(Image source: The New York Times)
BY CHRISTINA HARTMAN
Human rights activists have long been trying to figure out exactly who gave the CIA the okay to waterboard Khalid Sheikh Mohammed -- the architect of the 9/11 terror attacks. Now -- they have their answer.
In his memoir “Decision Points” -- due out next week -- former President George W. Bush says he approved the practice now considered torture by the Obama administration.
The New York Times has an excerpt of the memoir -- where the former president admits to using the tactic -- he says -- out of necessity. He writes...
“Had I not authorized waterboarding on senior al Qaeda leaders, I would have had to accept a greater risk that the country would be attacked...”
In a special for NBC, Matt Lauer sat down with the former president in his first television interview since he left office. Lauer asks whether the Bush administration was overzealous in its pursuit of national security.
WILLIAMS: “It took two wars. American lives, billions of dollars. ... And government eavesdropping and waterboarding. Did it take too much?”
BUSH: “We didn't have an attack. 3,000 people died on September 11th and I vowed that I would do my duty to protect the American people and they didn't hit us again.”
Many in the international community suggest Mr.
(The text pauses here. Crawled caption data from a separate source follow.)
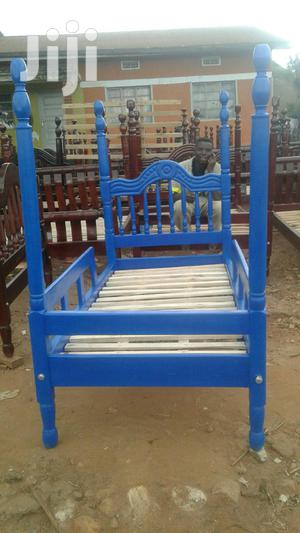 Kids Single Bed 3by6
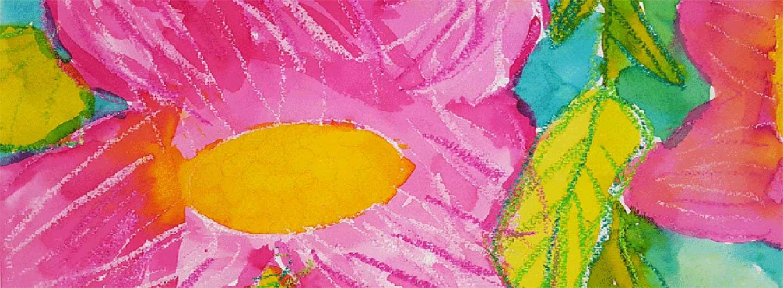 aquarell-ferienkurs-sommer-18-mal-atelier-chromik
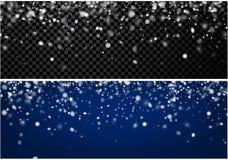 Deux bannières abstraites d'hiver avec la neige Photo stock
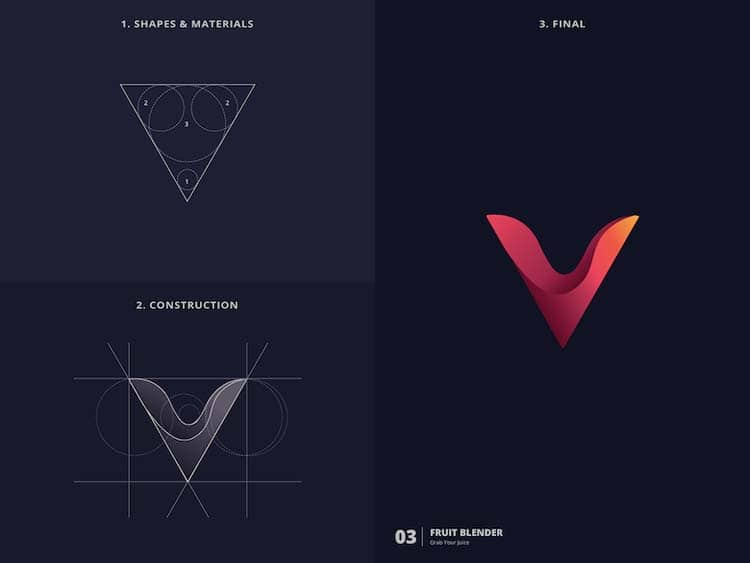 Simple Logo Design With Golden Ratio 99 Creative Logo Design With Golden Ratio by Kazi Mohammed Erfan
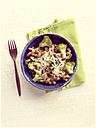 Spelt pasta with broccoli and Parmesan - EVGF000962
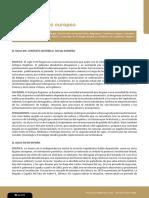 032016.pdf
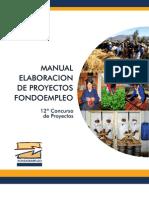 Manual de Elaboracion de Proyectos de FONDOEMPLEO - 12 Concurso.pdf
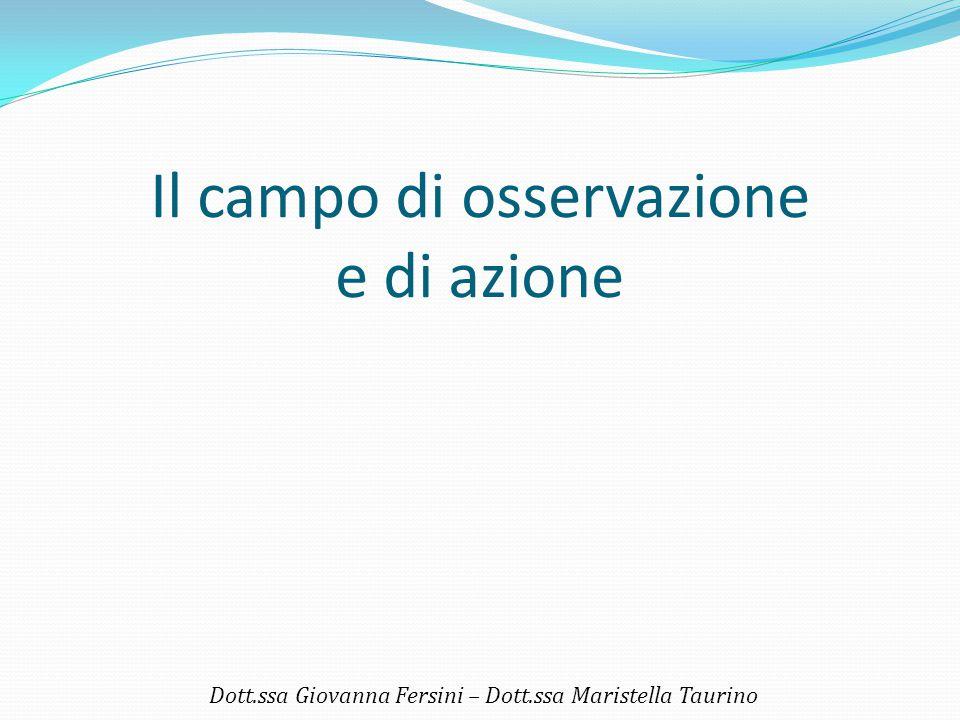 Il campo di osservazione e di azione Dott.ssa Giovanna Fersini – Dott.ssa Maristella Taurino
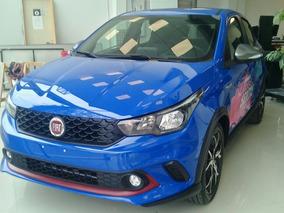 Fiat Argo 1.8 Hgt Minimo Anticipo $38.696
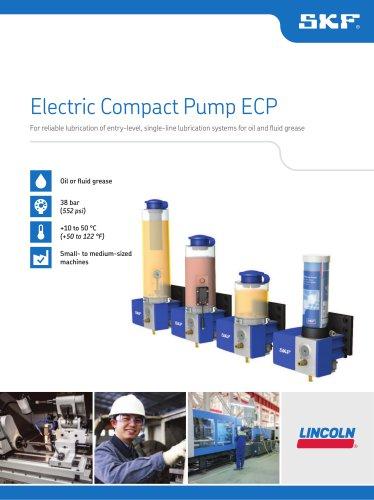 Electric Compact Pump ECP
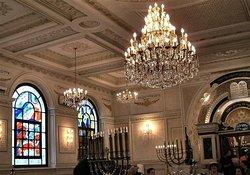Temple Beth-El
Bush’s admission could have legal consequences in the future. But Attorney General Eric Holder and President Obama have not indicated an interest in pursuing legal action against the former president. And a Georgetown University law professor tells The Washington Post -- it’ll probably stay that way.
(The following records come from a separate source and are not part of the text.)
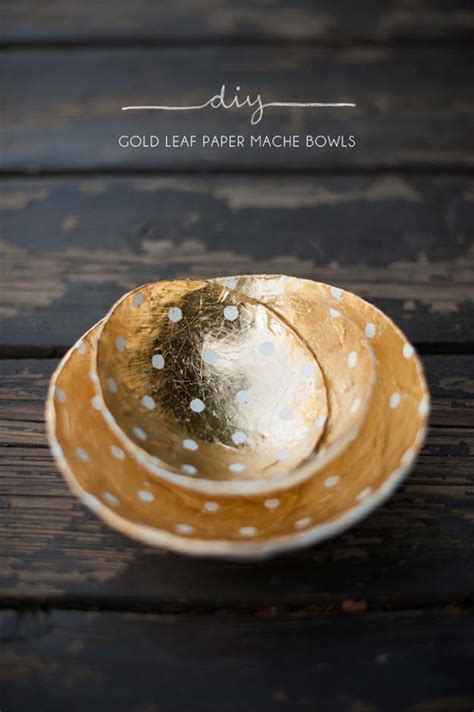 How To Make Paper Mache Bowls - 39 best diy gift ideas for diy projects for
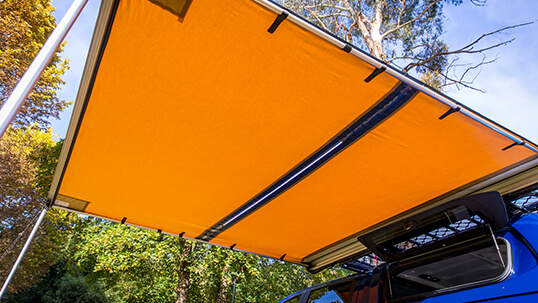 ARB 4×4 Accessories | Awnings & Accessories - ARB 4x4 ...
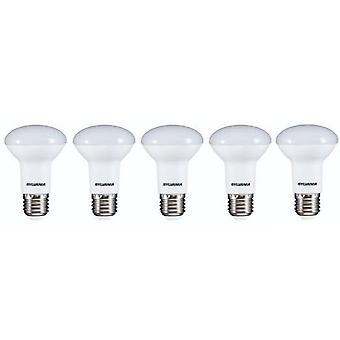 5 x Sylvania RefLED R63 V2 E27 7W varm hvit LED 630lm [energi klasse A +]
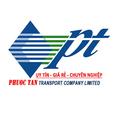 PT Transport (@pttransport) Avatar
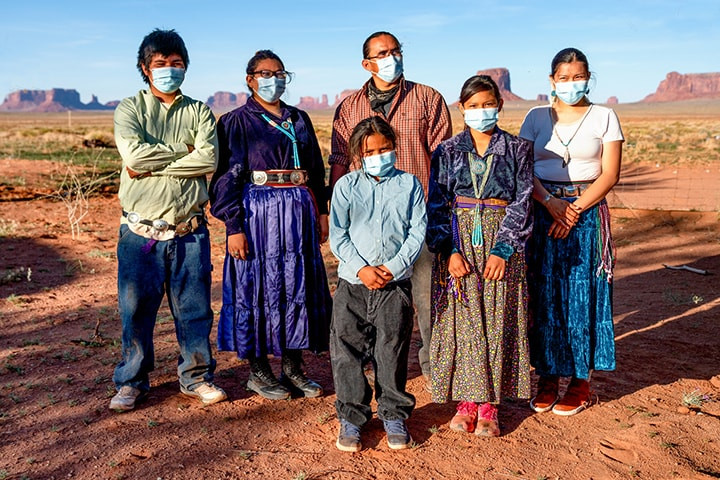The Indigenous population of the US is more susceptible to COVID-19 (Photo Credit: MedPage Today)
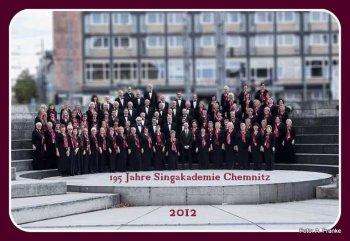 Singakademie Chemnitz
"The fact that [Bush] did admit it suggests he believes he is politically immune from being held accountable. . . . But politics can change."
But legal action or not - The Hill’s Anne Penketh says there’s no excuse for U.S. officials to have ever practiced waterboarding.
“...it shines the spotlight on the U.S. record of double standards regarding international law. Waterboarding is wrong, wrong, wrong. It’s torture, and George Bush knows it.”
Still - a former secretary of defense under President Bill Clinton tells MSNBC’s Andrea Mitchell, in the months after 9/11 -- Mr. Bush did what he felt he had to do.
“I don't think that there was a profound consideration of what actions were acceptable and not acceptable. I think that as the president said, he was determined to do whatever he could. Now, I think as a matter of principle, we say that waterboarding is no longer practiced. There were many who feel that it was torture. The president obviously feels that it was not.”
Finally, Bloomberg’s Al Hunt suggests either way -- the revelation isn’t likely to change the former president’s legacy.
“George W. Bush remains a decidedly unpopular figure in America. People blame him for a lot of the economic woes we are in. Do not support his foreign policy. He scores a very negatively.”